In order to get there though, you have to start with the basic techniques and basic concepts that underlie data science. Learning data science requires having an understanding of the process that goes behind it, and the various components that are required to bring everything together. Let’s get started on getting you know that knowledge.
Overview
You’ll want to get an overview of the field and the processes and concepts that make up data science so you can learn data science.
1- Data Scientist: The Sexiest Job of the 21st Century
In this seminal article, ex-Chief Data Scientist of the United States, DJ Patil, goes into exactly what makes a career in data science so compelling. It’s great fuel to the fire if you’re looking to learn data science.
2– What is data science?
This overview of data science by Berkeley delves into how data science came to be — and the average salary you can expect in the field.
3– Data Science Salary Survey (2016) – O’Reilly
O’Reilly, a leading publication and media company on the cutting edge of technology, dives deeper into what tools and factors go into higher data science salaries. They’ve surveyed hundreds of data scientists in the field. Learn what pays and what doesn’t with data science careers through their research!
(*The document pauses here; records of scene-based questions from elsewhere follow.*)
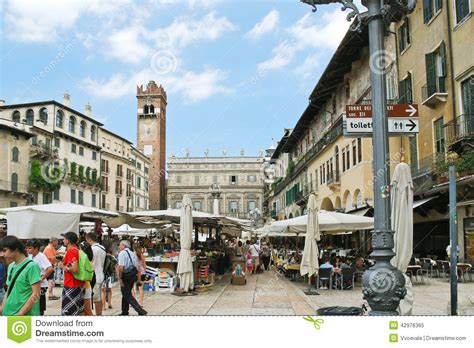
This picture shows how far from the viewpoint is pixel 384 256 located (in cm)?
580

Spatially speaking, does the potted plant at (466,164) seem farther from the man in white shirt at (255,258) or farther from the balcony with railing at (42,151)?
the balcony with railing at (42,151)

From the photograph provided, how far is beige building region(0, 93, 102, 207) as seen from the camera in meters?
45.9

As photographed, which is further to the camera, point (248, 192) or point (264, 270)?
point (248, 192)

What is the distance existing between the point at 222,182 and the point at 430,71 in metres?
82.0

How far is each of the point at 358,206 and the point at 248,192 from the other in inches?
2970

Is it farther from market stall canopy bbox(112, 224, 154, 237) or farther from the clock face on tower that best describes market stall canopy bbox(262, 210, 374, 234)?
the clock face on tower

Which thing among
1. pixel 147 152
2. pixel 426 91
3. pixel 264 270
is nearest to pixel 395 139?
pixel 426 91

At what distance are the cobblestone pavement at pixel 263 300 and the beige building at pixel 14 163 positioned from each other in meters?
30.5

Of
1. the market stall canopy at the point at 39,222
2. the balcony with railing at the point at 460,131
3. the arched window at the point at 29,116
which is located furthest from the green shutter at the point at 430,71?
the arched window at the point at 29,116

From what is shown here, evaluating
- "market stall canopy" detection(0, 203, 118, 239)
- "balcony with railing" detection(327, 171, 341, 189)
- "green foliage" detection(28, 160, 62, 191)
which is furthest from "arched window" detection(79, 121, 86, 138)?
"market stall canopy" detection(0, 203, 118, 239)

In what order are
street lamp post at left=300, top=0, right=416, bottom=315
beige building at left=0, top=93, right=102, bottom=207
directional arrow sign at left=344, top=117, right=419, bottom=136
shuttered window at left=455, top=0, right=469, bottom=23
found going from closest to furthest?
street lamp post at left=300, top=0, right=416, bottom=315 < directional arrow sign at left=344, top=117, right=419, bottom=136 < shuttered window at left=455, top=0, right=469, bottom=23 < beige building at left=0, top=93, right=102, bottom=207

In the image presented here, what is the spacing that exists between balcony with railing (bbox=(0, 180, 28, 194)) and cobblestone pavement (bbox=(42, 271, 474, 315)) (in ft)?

4– Data Science (Wikipedia)
Wikipedia’s overview of data science goes over the history of the field and points to many different resources in the field. It can be a handy jumping-off point for further research.
5– Building Data Science Teams
This piece by DJ Patil goes into the different roles inherent in a data scientist’s job — and exactly how best to build out a data science team.
6- Data Science Process
This piece by Springboard goes into what the day-to-day of data science looks like — tracing it all the way to a first principles view of exactly what steps effective data science requires.
Interactive Tutorials
Now that you’re done with an overview of the topic, it’s time to get your hands a bit dirty with interactive tutorials that will help you learn different parts of data science — whether that’s the statistical theories behind machine learning algorithms, or the programming skills you’ll need to implement those theories.
Statistics/Math
Understanding probability and the basics of statistics is essential to being able to understand machine learning methods and how to handle massive amounts of data. Linear algebra and the ability to manipulate different expressions of data (in matrix form or otherwise) will also be incredibly helpful in detailing what data scientists do. You’ll want to refresh your statistics knowledge and get a handle on the math you need to know to join their ranks.
7– KhanAcademy (Statistics/Probability)
This free course from KhanAcademy serves as a great catch-up on the basics of probability and statistics.
8– Introduction to Statistics in R (Datacamp)
Learn a bit of R (a programming language commonly used in data science) and statistics at the same time with this interactive walkthrough from Datacamp.
9– Statistics 101
This Youtube playlist from the Harvard Extension School covers everything from random variables to different statistical distributions.
SQL
Knowing SQL and how to query from relational databases is a skill that is one of the building blocks of data science. You’ll often use SQL to source your data for further analysis — or even to transform your data on the spot.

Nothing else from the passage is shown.